**Exercise instructions**. Rewrite the listing from the line containing "In the image, does" through the line containing "12523 millimetres", both included, replacing "brown soil" with "dark earth" and leaving all else unchanged.

Records from a data source
>> START

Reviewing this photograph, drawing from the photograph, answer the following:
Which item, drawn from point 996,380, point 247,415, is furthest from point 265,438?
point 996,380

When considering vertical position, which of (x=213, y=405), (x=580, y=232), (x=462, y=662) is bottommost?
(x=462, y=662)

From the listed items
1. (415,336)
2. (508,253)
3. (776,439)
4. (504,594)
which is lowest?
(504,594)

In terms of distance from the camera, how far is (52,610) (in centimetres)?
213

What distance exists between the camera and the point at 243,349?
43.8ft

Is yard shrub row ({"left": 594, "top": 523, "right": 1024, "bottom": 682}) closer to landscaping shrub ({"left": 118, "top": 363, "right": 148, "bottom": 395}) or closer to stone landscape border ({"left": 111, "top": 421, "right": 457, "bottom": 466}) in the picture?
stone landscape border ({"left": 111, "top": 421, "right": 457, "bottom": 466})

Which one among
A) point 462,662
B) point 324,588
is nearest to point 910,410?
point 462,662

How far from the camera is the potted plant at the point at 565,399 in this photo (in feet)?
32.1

>> END
>> START

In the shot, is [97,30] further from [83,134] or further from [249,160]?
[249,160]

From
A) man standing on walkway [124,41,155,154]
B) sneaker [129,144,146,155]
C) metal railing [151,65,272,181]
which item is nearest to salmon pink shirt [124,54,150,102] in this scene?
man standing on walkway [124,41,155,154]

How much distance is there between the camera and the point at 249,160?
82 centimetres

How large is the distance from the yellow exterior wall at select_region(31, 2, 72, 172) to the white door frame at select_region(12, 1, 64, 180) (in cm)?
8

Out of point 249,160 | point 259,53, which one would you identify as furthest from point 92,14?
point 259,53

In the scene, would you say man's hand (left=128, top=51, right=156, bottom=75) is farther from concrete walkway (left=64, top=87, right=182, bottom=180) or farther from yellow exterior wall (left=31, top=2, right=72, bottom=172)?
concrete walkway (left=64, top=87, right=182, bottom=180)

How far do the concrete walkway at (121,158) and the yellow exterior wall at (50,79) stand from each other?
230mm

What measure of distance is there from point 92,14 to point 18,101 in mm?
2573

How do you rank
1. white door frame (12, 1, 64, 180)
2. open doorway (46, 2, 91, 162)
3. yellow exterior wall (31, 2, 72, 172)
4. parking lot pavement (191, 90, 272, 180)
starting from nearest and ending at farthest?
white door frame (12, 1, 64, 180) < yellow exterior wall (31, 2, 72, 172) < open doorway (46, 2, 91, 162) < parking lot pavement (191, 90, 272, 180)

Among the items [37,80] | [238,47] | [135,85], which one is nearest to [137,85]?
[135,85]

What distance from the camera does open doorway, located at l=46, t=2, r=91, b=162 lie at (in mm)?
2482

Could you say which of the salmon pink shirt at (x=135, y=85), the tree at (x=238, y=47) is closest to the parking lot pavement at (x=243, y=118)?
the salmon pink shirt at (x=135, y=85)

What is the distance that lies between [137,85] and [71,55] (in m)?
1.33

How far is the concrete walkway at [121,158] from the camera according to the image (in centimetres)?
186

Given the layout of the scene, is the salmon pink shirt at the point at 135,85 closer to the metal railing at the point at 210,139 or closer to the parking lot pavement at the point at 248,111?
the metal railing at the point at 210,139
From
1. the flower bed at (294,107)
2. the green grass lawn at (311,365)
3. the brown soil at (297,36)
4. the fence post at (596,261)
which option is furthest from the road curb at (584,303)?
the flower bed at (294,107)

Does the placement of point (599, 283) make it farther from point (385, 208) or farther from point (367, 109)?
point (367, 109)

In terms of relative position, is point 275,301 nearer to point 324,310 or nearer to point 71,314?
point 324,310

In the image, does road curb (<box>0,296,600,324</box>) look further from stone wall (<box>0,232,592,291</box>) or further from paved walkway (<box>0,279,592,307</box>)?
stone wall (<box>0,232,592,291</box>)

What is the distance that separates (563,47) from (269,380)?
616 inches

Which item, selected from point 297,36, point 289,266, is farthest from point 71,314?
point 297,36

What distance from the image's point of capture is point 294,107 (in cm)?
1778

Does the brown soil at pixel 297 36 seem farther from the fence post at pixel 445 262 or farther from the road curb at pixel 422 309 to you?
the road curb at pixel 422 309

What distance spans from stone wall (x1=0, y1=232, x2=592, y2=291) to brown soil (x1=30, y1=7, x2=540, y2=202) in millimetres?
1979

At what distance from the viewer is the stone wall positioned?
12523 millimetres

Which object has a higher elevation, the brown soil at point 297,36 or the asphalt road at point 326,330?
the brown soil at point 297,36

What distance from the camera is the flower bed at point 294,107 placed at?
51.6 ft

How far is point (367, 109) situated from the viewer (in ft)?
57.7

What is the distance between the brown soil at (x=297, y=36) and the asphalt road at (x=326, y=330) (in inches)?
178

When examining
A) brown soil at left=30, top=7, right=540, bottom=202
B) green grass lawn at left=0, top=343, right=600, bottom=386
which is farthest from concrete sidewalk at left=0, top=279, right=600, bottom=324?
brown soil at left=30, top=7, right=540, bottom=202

>> END

**Written response**.
In the image, does road curb (<box>0,296,600,324</box>) look further from stone wall (<box>0,232,592,291</box>) or further from paved walkway (<box>0,279,592,307</box>)?
stone wall (<box>0,232,592,291</box>)

What is the distance that separates (563,47) from (269,380)?
616 inches

Which item, selected from point 297,36, point 289,266, is farthest from point 71,314?
point 297,36

What distance from the image's point of capture is point 294,107 (in cm)?
1778

Does the dark earth at pixel 297 36 seem farther from the fence post at pixel 445 262 or farther from the road curb at pixel 422 309 to you?
the road curb at pixel 422 309

What distance spans from stone wall (x1=0, y1=232, x2=592, y2=291) to dark earth (x1=30, y1=7, x2=540, y2=202) in millimetres?
1979

At what distance from the viewer is the stone wall positioned?
12523 millimetres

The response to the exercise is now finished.